Exercise tasks:
**1)** In the mailing-list thread on URI handling, can you repeat the passage starting at "Using the simplistic" and ending at "would be appreciated.", switching "browsers" to "clients"?
**2)** Which dates and times appear in the attribution lines of the mailing-list thread on URI handling? List every one.
++++ Text excerpt
On Mon, Sep 12, 2016 at 10:49 AM, William A Rowe Jr <wr...@rowe-clan.net>
wrote:

> On Mon, Aug 29, 2016 at 1:04 PM, Ruediger Pluem <rpl...@apache.org> wrote:
>
>>
>> On 08/29/2016 06:25 PM, William A Rowe Jr wrote:
>> > Thanks all for the feedback. Status and follow-up questions inline
>> >
>> > On Thu, Aug 25, 2016 at 10:02 PM, William A Rowe Jr <
>> wr...@rowe-clan.net <mailto:wr...@rowe-clan.net>> wrote:
>> >
>> >     4. Should the next 2.4/2.2 releases default to Strict[URI] at all?
>> >
>> >     Real world direct observation especially appreciated from actual
>> deployments.
>> >
>> > Strict (and StrictURI) remain the default.
>>
>> StrictURI as a default only makes sense if we have our own house in order
>> (see above), otherwise it should be opt in.
>
>
> So it's not only our house [our %3B encoding in httpd isn't a showstopper
> here]... but also whether widely used user-agent browsers and tooling have
> their houses in order, so I started to study the current browser
> behaviors.
> The applicable spec is https://tools.ietf.org/html/rfc3986#section-3.3
>

The second test below has been updated with 2 and 3 byte utf-8 sequences,
and see no new surprises showed up.

Checked the unreserved set with '?' and '/' observing special meanings.
Nothing here should become escaped when given as a URI;
http://localhost:8080/unreserved-._~/sub-delims-!$&;'
()*+,;=/gen-delims-:@?query

Checked the invalid set of characters all of which must be encoded
per the spec, and verify that #frag is not passed to the server;
http://localhost:8080/gen-delims-[]/invalid- "<>\^`{|}§‡#frag

Checked the reserved set including '#' '%' '?' by their encoded value
to determine if there are any unpleasant reverse surprises lurking;
http://localhost:8080/encoded-%23%25%2F%3A%3B%3D%3F%40%5B%5C%5D%7B%7C%7D

Checked a list of unreserved/unassigned gen-delims and sub-delims
to determine if the user agent normalizes while composing the request;
http://localhost:8080/plain-%21%24%26%27%28%29%2A%2B%2C%2D%
2E%31%32%33%41%42%43%5F%61%62%63%7E

Using the simplistic $ nc -kl localhost 8080 here are the results
I obtained from a couple of current browsers. More observations and
feedback
of other user-agents to this list would be appreciated.
++++++++
++++ Data rows
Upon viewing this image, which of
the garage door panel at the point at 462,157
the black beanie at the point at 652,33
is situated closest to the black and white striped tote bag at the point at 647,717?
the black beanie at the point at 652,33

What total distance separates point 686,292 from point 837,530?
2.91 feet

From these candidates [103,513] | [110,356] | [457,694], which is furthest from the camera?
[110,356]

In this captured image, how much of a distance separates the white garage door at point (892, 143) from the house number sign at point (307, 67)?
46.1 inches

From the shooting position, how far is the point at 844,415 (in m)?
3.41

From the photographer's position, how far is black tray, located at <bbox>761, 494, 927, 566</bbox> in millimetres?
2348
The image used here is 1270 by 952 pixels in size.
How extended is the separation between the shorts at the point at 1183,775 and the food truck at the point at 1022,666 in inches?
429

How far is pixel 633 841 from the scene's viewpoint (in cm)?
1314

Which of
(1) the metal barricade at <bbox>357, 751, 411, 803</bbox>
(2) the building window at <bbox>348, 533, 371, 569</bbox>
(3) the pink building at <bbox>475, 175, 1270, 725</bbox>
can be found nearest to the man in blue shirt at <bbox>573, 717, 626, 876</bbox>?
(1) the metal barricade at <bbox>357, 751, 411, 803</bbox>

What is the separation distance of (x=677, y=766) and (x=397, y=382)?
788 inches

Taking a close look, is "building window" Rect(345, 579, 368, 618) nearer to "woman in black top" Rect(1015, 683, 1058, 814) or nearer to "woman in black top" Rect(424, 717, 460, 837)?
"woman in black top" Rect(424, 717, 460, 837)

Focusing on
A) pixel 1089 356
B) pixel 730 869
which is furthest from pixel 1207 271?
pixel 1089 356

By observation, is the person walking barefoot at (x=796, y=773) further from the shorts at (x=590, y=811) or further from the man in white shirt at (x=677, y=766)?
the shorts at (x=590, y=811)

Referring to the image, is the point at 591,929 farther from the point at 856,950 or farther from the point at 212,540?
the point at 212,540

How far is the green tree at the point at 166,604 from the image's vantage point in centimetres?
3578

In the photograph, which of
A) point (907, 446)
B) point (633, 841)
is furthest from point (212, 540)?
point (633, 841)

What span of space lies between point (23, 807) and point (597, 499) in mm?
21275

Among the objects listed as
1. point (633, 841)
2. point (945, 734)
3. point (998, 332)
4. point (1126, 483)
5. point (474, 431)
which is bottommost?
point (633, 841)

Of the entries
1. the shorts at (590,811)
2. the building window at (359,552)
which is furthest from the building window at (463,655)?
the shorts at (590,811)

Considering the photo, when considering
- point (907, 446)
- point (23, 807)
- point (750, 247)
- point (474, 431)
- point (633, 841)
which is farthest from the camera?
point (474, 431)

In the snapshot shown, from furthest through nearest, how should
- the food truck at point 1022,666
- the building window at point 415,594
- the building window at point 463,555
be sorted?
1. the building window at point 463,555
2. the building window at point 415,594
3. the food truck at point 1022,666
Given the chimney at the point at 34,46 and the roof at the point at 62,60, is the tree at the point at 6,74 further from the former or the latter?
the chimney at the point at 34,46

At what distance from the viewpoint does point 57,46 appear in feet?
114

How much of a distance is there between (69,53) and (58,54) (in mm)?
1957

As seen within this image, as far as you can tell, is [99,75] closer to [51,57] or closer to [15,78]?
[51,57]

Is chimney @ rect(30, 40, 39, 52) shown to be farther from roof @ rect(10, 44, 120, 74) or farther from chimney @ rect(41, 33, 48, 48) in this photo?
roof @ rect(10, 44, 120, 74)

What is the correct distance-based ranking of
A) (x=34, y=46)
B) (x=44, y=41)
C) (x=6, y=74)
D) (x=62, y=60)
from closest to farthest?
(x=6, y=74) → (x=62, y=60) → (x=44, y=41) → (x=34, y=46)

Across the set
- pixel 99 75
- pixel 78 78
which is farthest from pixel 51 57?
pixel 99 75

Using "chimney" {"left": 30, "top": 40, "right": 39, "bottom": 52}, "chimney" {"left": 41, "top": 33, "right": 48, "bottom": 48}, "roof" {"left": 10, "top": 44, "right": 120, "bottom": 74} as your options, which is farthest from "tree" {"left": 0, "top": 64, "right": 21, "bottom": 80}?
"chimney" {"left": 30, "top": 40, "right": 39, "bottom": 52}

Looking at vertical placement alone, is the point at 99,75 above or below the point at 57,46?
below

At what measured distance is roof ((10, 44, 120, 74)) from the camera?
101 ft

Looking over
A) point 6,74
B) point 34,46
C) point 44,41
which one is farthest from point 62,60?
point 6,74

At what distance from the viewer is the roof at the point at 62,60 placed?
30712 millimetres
++++++++
Solutions by task:
**1)**
Using the simplistic $ nc -kl localhost 8080 here are the results
I obtained from a couple of current clients. More observations and
feedback
of other user-agents to this list would be appreciated.

**2)**
- Mon, Sep 12, 2016 at 10:49 AM
- Mon, Aug 29, 2016 at 1:04 PM
- 08/29/2016 06:25 PM
- Thu, Aug 25, 2016 at 10:02 PM